J'ai eu le privilège d'être le premier utilisateur de SECRA II. J'ai expérimenté ce progiciel dans le cadre d'un cours intitulé "Communication et interrelations" (PSY 350-905) s'adressant, comme par hasard, à deux groupes d'étudiants d'informatique qui en ont été plus qu'impressionnés. Pour ma part, je ne doutais pas de la qualité de la nouvelle version préparée par Lucie Trépanier. Mais j'avoue que j'ai quand même eu tout un choc en le faisant tester par mes étudiants.

Comment dire? L'auteur a su donner à SECRA II ce je ne sais quoi -- une forme d'équilibre d'ensemble -- qui... "donne le goût" à l'utilisateur, lui fait éprouver un réel plaisir à être "en rapport" avec le programme. Je crois sincèrement qu'il s'agit là de sa vertu principale. On se prend tout de suite au jeu en dialoguant avec les personnages. On veut aider chacun. On veut connaître son problème. On est réellement frustré lorsqu'on s'entend dire : "Décidément, je trouve qu'on tourne en rond, qu'on ne se comprend pas...". On aimerait tant savoir alors ce qu'il lui prend, ce qui n'a pas marché dans notre attitude à son égard. On veut continuer, se rendre au bout de la démarche d'aide. Mes étudiants et moi-même pouvons en témoigner. SECRA II impressionne par son réalisme sur ce plan. Les problèmes choisis, les réparties des personnages de même que les réponses proposées à l'utilisateur sont parfaitement convaincants.

Pour celles et ceux qui ont déjà utilisé la version précédente, SECRA II constitue un progrès majeur. D'abord on retrouve l'adolescent familier de SECRA I. Mais à présent on le voit. Surprise, c'est une fille! Elle est à l'écran, devant soi, dans un décor familier, changeant régulièrement de mimique au fil de ses répliques. Car elle parle aussi! On entend sa voix, ses intonations. Ainsi ses répliques nous "impressionnent" davantage et le rapport avec elle a gagné en aisance.

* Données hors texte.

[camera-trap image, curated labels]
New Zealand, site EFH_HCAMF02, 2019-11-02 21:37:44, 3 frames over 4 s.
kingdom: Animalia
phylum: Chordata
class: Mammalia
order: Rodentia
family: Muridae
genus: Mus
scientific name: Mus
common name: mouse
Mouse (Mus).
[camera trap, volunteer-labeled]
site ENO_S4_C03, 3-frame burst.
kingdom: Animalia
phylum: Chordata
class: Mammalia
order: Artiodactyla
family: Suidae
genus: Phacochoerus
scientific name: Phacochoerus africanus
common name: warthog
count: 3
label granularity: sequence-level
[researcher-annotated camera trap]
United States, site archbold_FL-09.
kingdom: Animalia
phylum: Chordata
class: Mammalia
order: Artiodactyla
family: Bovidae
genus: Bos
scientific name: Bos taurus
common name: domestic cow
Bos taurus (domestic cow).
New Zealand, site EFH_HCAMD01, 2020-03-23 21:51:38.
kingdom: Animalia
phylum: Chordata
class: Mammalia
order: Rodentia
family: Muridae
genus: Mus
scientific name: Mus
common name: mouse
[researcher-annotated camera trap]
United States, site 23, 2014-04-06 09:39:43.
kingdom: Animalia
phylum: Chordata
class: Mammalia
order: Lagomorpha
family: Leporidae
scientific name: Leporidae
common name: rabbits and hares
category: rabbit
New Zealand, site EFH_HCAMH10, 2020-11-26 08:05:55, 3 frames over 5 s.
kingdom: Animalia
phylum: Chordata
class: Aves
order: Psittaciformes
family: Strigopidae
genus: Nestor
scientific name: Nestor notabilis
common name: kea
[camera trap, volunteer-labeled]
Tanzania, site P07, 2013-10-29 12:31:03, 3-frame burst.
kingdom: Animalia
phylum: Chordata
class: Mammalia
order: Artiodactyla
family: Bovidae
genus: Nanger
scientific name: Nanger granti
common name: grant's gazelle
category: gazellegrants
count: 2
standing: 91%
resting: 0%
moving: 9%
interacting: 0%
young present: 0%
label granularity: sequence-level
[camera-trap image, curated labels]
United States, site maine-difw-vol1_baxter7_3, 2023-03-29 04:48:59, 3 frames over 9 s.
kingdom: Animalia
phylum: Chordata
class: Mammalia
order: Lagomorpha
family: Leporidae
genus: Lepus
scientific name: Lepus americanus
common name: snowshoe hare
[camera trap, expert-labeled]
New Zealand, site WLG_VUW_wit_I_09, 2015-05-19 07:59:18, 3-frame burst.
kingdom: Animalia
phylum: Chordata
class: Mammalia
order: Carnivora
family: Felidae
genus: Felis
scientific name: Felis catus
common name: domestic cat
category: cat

Autre changement d'envergure : on retrouve maintenant quatre personnages. En plus de l'adolescente dont on vient de parler, il y a un enfant qui ne veut pas aller se coucher, un policier qui se plaint de l'inhumanité de son métier et une malade qui en a contre le milieu médical. L'utilisateur a non seulement le loisir de s'intéresser à des problèmes différents mais il a surtout l'occasion de s'exercer à l'écoute aidante et de développer cette approche. La "logique" des choix de réponse proposés à l'utilisateur est toujours la même dans chacun des cas. À chaque fois en effet on propose à l'utilisateur de fournir une "réaction spontanée" sous la forme soit d'une évaluation ou d'un jugement, d'une interprétation, d'une investigation, d'une solution immédiate, d'une réponse de soutien ou encore de la réponse compréhensive, celle qui permet d'aider le personnage. Qu'on songe qu'il a fallu à l'auteure, pour chacun des personnages, construire un réseau de 374 répliques afin de couvrir toutes les possibilités d'un dialogue. Enfin lorsque l'utilisateur joue bien son rôle d'aidant, il permet au personnage de cheminer à travers sept niveaux successifs de prise de conscience ou d'approfondissement de son problème. Car il faut le rappeler, SECRA II est fondé sur des bases solides en psychologie des relations humaines.

En terminant, j'aimerais souhaiter à SECRA II tout le succès qu'il mérite tout en nourrissant le secret espoir que l'auteure ait la possibilité d'augmenter la banque de personnages et de types de problème. Ce ne sont sûrement pas les idées qui manquent. Parce que SECRA II, je le répète, nous "donne le goût...". On en veut encore!